2. Book #1 -- first sentence
3. Book #2 -- last sentence on page fifty
4. Book #3 -- second sentence on page one hundred
5. Book #4 -- next to the last sentence on page one hundred fifty
6. Book #5 -- final sentence of the book
7. Make the five sentences into a paragraph
Lovely as a menace to himself was one thing, he considered; foolishly, he refused to believe that he might be in serious danger from the half-breed; he believed that Lovely was a boaster, a coward, and that he would be afraid of the prompt vengeance of Jim's friends. Close your eyes, murmurs her teacher. Gradually he grew calmer. The result was that while a physical map of Golter was a relatively simple depiction of the planet's varied but unremarkable geography, political maps tended to resemble something plucked from the wreckage after an explosion in a paint factory. "It hasn't even begun."

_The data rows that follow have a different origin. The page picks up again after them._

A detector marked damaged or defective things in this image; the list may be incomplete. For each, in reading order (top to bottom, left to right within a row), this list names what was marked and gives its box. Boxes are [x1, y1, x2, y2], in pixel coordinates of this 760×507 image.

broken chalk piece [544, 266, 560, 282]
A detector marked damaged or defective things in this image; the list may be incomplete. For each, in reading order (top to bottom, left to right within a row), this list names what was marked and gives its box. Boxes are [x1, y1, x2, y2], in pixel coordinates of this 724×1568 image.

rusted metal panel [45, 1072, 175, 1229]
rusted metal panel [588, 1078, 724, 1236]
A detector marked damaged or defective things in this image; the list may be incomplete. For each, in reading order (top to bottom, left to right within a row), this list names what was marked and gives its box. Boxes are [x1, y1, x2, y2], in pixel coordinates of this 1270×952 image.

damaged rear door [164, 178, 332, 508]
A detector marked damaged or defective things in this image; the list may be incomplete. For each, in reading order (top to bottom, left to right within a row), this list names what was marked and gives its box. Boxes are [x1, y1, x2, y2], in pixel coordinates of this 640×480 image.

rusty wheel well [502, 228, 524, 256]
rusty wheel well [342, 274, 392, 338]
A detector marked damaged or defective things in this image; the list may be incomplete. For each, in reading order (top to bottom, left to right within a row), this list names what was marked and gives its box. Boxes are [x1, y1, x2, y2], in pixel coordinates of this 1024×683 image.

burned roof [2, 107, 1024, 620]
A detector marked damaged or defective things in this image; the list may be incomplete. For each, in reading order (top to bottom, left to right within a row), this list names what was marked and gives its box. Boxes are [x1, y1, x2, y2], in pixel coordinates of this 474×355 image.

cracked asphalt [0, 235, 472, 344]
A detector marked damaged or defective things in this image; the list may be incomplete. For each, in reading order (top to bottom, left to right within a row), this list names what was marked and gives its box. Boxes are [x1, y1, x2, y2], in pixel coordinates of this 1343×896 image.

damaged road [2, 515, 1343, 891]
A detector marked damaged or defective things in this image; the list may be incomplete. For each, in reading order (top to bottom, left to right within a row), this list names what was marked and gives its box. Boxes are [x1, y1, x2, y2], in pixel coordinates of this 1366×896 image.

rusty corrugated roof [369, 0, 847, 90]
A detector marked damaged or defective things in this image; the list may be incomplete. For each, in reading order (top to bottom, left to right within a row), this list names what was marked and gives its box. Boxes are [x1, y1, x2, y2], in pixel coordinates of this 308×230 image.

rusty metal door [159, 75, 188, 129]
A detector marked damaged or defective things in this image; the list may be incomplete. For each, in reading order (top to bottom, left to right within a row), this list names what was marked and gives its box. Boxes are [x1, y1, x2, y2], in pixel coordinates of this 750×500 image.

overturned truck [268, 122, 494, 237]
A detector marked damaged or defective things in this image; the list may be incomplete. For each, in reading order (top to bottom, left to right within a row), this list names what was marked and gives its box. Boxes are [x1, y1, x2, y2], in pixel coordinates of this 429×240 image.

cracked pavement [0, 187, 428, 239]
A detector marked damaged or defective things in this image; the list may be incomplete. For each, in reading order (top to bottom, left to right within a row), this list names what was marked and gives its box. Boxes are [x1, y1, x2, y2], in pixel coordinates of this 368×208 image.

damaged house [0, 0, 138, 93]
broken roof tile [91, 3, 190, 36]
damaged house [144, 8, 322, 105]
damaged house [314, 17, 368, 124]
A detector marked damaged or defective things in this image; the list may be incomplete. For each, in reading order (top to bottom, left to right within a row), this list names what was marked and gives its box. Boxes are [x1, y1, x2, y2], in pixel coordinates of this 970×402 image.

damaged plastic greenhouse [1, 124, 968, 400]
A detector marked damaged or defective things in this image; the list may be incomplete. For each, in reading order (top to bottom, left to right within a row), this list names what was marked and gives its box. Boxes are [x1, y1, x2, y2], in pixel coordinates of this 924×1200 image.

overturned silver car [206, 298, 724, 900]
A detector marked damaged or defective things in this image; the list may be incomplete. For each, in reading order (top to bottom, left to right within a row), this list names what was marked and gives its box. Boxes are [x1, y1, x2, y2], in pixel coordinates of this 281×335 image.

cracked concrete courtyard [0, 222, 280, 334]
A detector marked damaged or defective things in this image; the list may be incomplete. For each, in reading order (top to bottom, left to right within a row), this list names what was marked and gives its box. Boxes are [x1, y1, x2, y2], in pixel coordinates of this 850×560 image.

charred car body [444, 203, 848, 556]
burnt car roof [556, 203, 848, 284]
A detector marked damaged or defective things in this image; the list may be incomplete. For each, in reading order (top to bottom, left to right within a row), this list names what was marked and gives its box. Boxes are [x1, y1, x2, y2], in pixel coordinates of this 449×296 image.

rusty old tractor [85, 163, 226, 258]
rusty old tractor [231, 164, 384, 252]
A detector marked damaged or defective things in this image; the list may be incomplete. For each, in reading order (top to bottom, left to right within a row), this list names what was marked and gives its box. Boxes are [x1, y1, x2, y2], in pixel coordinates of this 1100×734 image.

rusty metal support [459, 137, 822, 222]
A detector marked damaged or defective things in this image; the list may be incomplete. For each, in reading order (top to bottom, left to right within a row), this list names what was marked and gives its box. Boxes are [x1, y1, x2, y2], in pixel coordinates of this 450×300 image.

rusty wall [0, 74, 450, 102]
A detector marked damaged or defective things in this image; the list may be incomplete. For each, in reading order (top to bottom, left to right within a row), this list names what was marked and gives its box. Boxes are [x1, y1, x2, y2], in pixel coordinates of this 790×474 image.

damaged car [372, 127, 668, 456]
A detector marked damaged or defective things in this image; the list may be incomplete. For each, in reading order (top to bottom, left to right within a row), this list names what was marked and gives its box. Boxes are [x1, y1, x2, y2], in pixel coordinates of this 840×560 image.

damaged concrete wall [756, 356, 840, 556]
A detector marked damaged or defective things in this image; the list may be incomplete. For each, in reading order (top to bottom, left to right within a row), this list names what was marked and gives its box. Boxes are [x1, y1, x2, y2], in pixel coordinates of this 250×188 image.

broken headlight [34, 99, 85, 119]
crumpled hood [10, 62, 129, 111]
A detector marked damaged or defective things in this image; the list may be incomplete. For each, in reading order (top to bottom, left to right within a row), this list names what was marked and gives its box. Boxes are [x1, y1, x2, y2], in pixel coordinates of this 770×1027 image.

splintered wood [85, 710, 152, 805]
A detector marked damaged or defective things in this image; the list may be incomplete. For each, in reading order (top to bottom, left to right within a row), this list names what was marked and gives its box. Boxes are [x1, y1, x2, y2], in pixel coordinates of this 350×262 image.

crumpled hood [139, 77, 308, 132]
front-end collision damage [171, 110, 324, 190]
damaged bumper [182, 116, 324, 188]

(Well, that's the best that I could do with the five sentences... Sheesh, Iain M Banks sure writes long sentences! My books, for those curious, were Fallen Gods by Jonathan Blum and Kate Orman, Against a Dark Background by Iain M BanksThe Subtle Knife by Philip Pullman, Voice of the Turtle: American Indian Literature 1900-1970 edited by Paula Gunn Allen,, and my favorite book of all time, Charlie and the Great Glass Elevator.)